Молотова восстановили в партии два года всего назад. Двадцать пять лет почти был вне партии. Но я отключаю всякие внутренние, психологические, душевные состояния, которые привели бы меня к обиде на партию, к злобе на партию и даже на тех, которые стоят у руководства. Потому что для меня выше всего – единство партии, партия в целом, политическая идейность. А это уже важно. Есть люди, я знаю много троцкистов, лично знал очень много, которые попали в контрреволюционеры, перешли к врагам из-за личной обиды. Надо быть человеком высокого идейного уровня, чтобы не попасть в такую кашу. Это то, что, так сказать, ну, более-менее соединяло меня с Молотовым – его идейные позиции.
Вы чай хотите?
– Чай! Теперь говорят: «Приглашаю вас на рюмку кофе!» – восклицает Мая Лазаревна.
– А кофе у нас нет, – говорит Каганович. – Не могли найти печенье.
– Сухарики нашла, – говорит Мая Лазаревна. – Большие очереди.
– Видимо, такие настроения, – говорит Каганович. – Хотели бы, чтоб любой из нас мог взять и облаять Сталина.
-- -- --
ЧТО СДЕЛАТЬ -
a) Перепишите из отрывка участок от слов «Молотова восстановили в» до слов «восклицает Мая Лазаревна.» включительно.
b) Сколько лет, согласно отрывку, Молотов был вне партии?
Строки после отрывка представляют собой отдельный материал.

ИСХОДНЫЙ МАТЕРИАЛ -
-- -- --
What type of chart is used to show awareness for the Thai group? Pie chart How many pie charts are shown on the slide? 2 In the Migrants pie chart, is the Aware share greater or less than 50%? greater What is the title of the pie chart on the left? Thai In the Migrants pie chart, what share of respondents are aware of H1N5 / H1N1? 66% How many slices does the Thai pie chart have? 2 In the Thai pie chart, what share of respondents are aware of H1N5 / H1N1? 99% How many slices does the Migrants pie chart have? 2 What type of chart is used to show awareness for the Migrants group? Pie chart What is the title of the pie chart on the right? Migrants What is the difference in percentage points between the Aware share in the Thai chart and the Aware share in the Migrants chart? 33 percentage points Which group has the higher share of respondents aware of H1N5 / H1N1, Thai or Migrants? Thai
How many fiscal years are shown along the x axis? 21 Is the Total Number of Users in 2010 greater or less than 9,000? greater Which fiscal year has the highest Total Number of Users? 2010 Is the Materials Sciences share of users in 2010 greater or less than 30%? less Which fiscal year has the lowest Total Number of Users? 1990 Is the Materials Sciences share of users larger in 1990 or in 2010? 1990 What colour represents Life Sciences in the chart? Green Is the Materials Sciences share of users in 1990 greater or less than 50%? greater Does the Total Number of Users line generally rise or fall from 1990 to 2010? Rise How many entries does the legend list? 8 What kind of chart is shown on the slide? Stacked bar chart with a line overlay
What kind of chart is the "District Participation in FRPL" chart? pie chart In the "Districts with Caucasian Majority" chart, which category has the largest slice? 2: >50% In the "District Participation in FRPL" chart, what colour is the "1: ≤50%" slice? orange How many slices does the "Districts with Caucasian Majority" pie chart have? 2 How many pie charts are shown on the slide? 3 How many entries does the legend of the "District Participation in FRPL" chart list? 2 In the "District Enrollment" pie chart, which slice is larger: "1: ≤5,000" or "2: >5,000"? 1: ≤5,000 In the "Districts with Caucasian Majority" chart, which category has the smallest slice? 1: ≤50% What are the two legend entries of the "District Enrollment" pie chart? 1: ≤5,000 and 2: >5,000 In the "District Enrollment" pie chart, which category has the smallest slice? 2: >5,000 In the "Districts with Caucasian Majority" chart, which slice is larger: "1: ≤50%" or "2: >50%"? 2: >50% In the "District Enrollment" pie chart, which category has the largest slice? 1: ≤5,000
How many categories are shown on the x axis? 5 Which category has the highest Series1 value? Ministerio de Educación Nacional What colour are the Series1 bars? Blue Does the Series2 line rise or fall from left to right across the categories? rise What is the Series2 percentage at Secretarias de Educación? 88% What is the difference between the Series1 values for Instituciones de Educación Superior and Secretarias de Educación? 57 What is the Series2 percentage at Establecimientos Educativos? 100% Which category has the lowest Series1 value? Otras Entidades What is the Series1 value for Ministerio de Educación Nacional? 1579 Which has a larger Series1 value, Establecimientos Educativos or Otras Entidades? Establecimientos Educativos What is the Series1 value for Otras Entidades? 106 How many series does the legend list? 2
-- -- --
ОТВЕТЫ К ЗАДАНИЯМ -
a)
Молотова восстановили в партии два года всего назад. Двадцать пять лет почти был вне партии. Но я отключаю всякие внутренние, психологические, душевные состояния, которые привели бы меня к обиде на партию, к злобе на партию и даже на тех, которые стоят у руководства. Потому что для меня выше всего – единство партии, партия в целом, политическая идейность. А это уже важно. Есть люди, я знаю много троцкистов, лично знал очень много, которые попали в контрреволюционеры, перешли к врагам из-за личной обиды. Надо быть человеком высокого идейного уровня, чтобы не попасть в такую кашу. Это то, что, так сказать, ну, более-менее соединяло меня с Молотовым – его идейные позиции.
Вы чай хотите?
– Чай! Теперь говорят: «Приглашаю вас на рюмку кофе!» – восклицает Мая Лазаревна.

b) Почти двадцать пять лет.